- Given data -
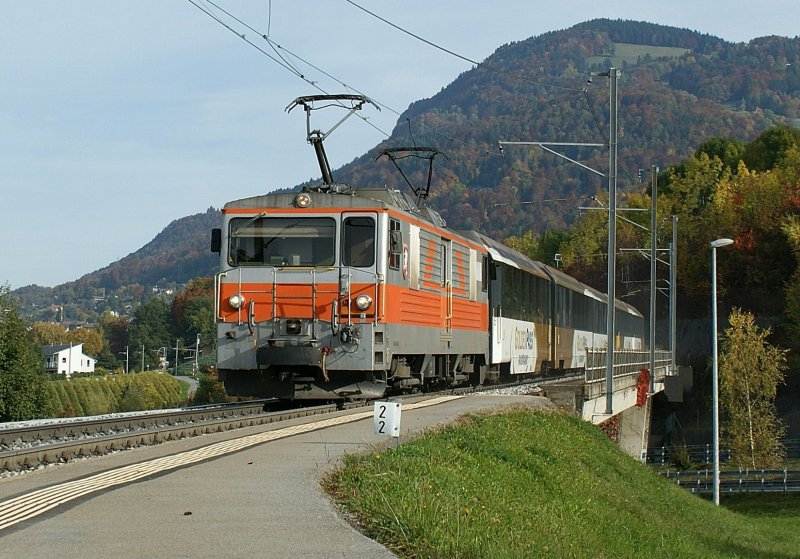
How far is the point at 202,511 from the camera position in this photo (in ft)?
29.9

==

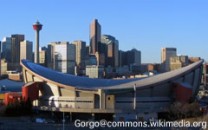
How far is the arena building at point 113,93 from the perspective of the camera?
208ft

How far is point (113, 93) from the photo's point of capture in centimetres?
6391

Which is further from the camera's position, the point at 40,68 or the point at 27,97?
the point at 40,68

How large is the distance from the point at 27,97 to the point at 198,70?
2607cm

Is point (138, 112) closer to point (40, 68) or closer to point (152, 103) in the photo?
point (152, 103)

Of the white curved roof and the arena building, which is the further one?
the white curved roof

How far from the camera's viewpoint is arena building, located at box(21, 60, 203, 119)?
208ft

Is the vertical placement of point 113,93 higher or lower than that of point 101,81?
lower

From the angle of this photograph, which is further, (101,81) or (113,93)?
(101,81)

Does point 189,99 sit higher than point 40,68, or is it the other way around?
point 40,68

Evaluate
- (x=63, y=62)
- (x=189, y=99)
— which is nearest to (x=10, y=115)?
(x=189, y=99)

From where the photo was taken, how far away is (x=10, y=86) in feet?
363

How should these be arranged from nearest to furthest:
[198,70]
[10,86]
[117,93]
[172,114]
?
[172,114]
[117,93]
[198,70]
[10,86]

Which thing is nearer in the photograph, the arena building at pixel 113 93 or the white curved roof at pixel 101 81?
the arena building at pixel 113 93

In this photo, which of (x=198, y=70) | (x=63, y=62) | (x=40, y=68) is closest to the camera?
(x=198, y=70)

--

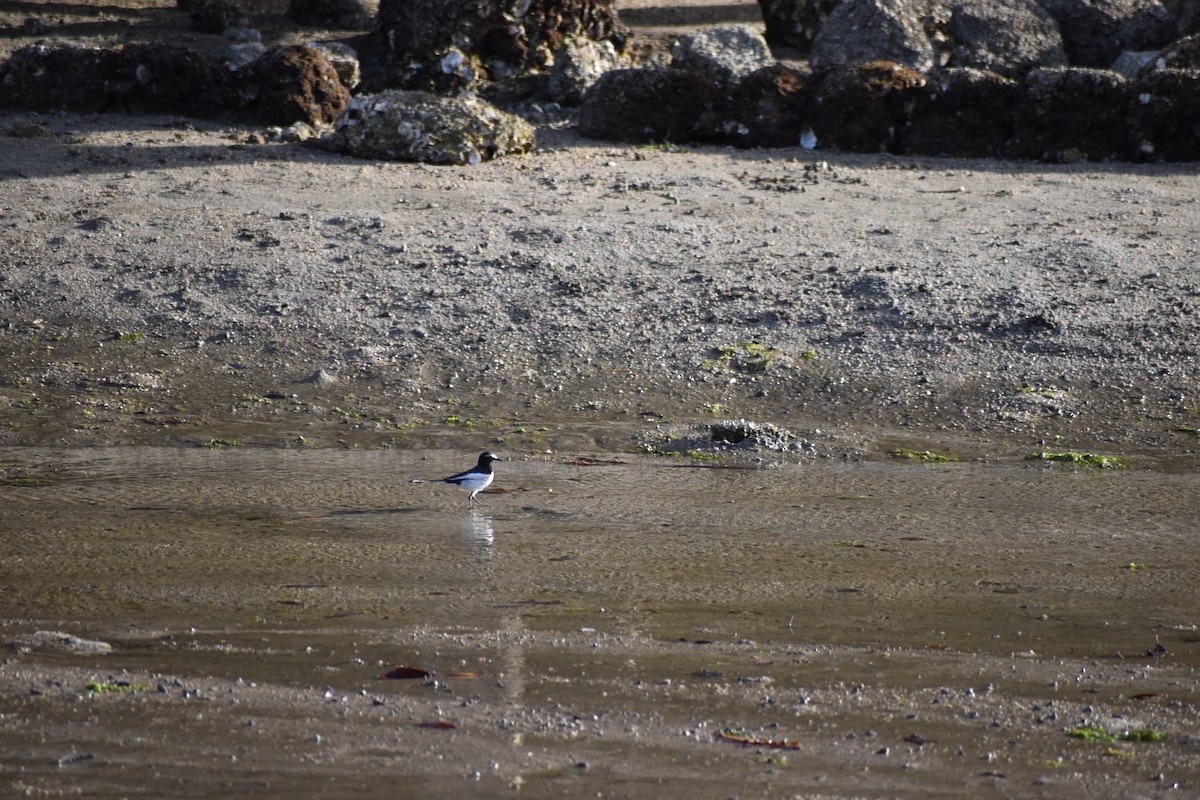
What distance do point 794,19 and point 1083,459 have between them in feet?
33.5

- What you are asked to do -
From the items above, pull out each line that contains the string "lower", matching case exactly.

- Reply -
Is the vertical placement of point 113,93 higher or lower than that of point 101,81?
lower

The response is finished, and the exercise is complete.